== Provided records ==
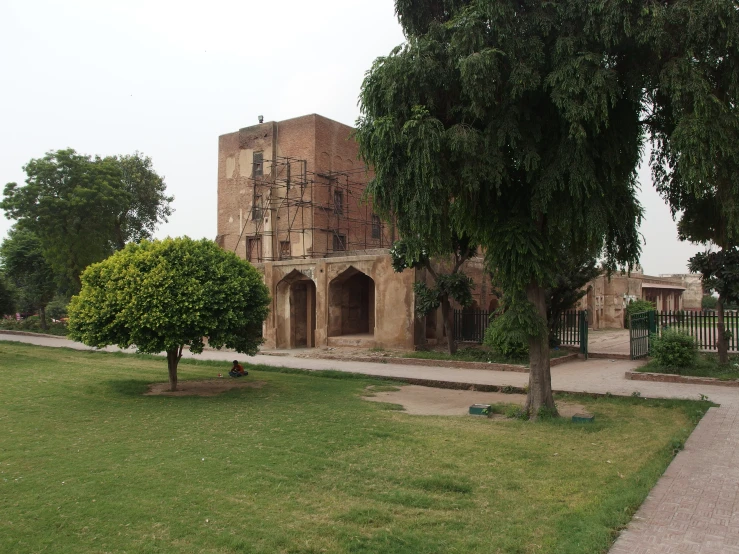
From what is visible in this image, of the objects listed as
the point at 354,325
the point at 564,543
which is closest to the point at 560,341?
the point at 354,325

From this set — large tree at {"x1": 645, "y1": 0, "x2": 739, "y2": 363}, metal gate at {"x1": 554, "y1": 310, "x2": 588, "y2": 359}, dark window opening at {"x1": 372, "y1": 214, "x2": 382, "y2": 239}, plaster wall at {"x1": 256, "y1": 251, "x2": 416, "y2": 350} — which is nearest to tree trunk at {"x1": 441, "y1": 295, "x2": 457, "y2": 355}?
plaster wall at {"x1": 256, "y1": 251, "x2": 416, "y2": 350}

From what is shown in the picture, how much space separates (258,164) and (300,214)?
4.16 meters

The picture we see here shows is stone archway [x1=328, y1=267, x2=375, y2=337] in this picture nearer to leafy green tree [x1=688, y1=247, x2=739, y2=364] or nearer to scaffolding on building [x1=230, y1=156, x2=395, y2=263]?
scaffolding on building [x1=230, y1=156, x2=395, y2=263]

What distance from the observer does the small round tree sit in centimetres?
1175

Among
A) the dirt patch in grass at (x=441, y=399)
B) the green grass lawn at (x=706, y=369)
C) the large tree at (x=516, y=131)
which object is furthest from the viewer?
the green grass lawn at (x=706, y=369)

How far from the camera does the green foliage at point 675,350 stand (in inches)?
593

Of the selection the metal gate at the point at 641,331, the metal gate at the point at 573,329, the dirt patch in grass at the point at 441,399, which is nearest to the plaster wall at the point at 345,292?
the metal gate at the point at 573,329

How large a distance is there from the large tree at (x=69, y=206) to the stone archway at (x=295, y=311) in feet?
36.4

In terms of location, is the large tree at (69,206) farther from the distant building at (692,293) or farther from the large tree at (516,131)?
the distant building at (692,293)

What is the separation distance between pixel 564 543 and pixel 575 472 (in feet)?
7.17

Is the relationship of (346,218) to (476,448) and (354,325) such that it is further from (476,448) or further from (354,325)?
(476,448)

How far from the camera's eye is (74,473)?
6469 mm

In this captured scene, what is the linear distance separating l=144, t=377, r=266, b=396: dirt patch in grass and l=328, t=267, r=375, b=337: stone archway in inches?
360

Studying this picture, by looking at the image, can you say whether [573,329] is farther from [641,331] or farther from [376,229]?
[376,229]
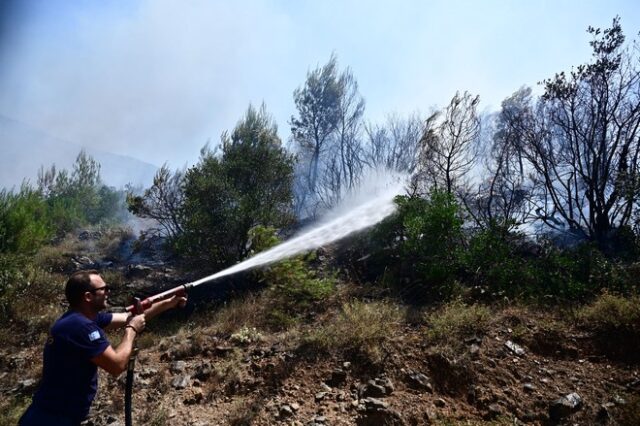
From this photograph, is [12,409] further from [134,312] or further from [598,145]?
[598,145]

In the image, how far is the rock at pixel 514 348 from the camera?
16.5 ft

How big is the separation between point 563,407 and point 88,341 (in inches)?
194

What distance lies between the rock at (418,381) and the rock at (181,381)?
10.5 feet

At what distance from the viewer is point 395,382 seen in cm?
465

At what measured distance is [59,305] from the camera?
9039 mm

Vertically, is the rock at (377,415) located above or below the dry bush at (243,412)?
below

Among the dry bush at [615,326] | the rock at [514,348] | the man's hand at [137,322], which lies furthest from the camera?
the rock at [514,348]

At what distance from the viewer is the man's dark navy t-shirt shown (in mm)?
2625

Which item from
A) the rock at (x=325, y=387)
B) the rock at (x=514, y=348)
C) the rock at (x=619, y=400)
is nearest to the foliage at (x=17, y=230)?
the rock at (x=325, y=387)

== Brief ==
Reproduce every item above word for word, and leave out the pictures.

== Output for this exercise ==
From what is visible in this image, of the objects listed as
the point at 354,325
the point at 564,543
which is closest to the point at 560,341?
the point at 354,325

From this set — large tree at {"x1": 645, "y1": 0, "x2": 739, "y2": 363}, metal gate at {"x1": 554, "y1": 310, "x2": 588, "y2": 359}, dark window opening at {"x1": 372, "y1": 214, "x2": 382, "y2": 239}, plaster wall at {"x1": 256, "y1": 251, "x2": 416, "y2": 350} — which is nearest to tree trunk at {"x1": 441, "y1": 295, "x2": 457, "y2": 355}?
plaster wall at {"x1": 256, "y1": 251, "x2": 416, "y2": 350}

From what is shown in the picture, how much space separates (258,164) and (300,214)?
4.16 meters

The picture we see here shows is stone archway [x1=328, y1=267, x2=375, y2=337] in this picture nearer to leafy green tree [x1=688, y1=247, x2=739, y2=364] or nearer to scaffolding on building [x1=230, y1=156, x2=395, y2=263]?
scaffolding on building [x1=230, y1=156, x2=395, y2=263]

What distance from the observer does the small round tree sit in centimetres?
1175

Among
A) the dirt patch in grass at (x=441, y=399)
B) the green grass lawn at (x=706, y=369)
C) the large tree at (x=516, y=131)
which object is furthest from the viewer?
the green grass lawn at (x=706, y=369)

How far from the camera does the green foliage at point 675,350 stand (in inches)?
593

Of the selection the metal gate at the point at 641,331, the metal gate at the point at 573,329, the dirt patch in grass at the point at 441,399, which is nearest to the plaster wall at the point at 345,292?
the metal gate at the point at 573,329

How large a distance is there from the large tree at (x=69, y=206) to the stone archway at (x=295, y=311) in feet?
36.4

In terms of location, is the large tree at (69,206) farther from the distant building at (692,293) or farther from the large tree at (516,131)?
the distant building at (692,293)

What is the separation distance between pixel 564 543 and pixel 575 472 (in feet)?
7.17

Is the relationship of (346,218) to (476,448) and (354,325) such that it is further from (476,448) or further from (354,325)?
(476,448)

How far from the camera's eye is (74,473)?
6469 mm

In this captured scene, what is the linear distance separating l=144, t=377, r=266, b=396: dirt patch in grass and l=328, t=267, r=375, b=337: stone archway in inches?
360

Studying this picture, by looking at the image, can you say whether [573,329] is farther from [641,331] or farther from [376,229]?
[376,229]
From this photograph, is [12,409] further from [134,312] or further from [598,145]?
[598,145]

In the image, how far is the rock at pixel 514 348 from the camera?
16.5 ft

How big is the separation between point 563,407 and point 88,341 (in inches)?
194

What distance lies between the rock at (418,381) and the rock at (181,381)?
10.5 feet

At what distance from the viewer is point 395,382 seen in cm?
465

At what measured distance is [59,305] from the camera?
9039 mm

Vertically, is the rock at (377,415) located above or below the dry bush at (243,412)?
below

Among the dry bush at [615,326] | the rock at [514,348] | the man's hand at [137,322], which lies furthest from the camera?
the rock at [514,348]

At what distance from the viewer is the man's dark navy t-shirt shown (in mm)?
2625

Which item from
A) the rock at (x=325, y=387)
B) the rock at (x=514, y=348)
C) the rock at (x=619, y=400)
is nearest to the foliage at (x=17, y=230)?
the rock at (x=325, y=387)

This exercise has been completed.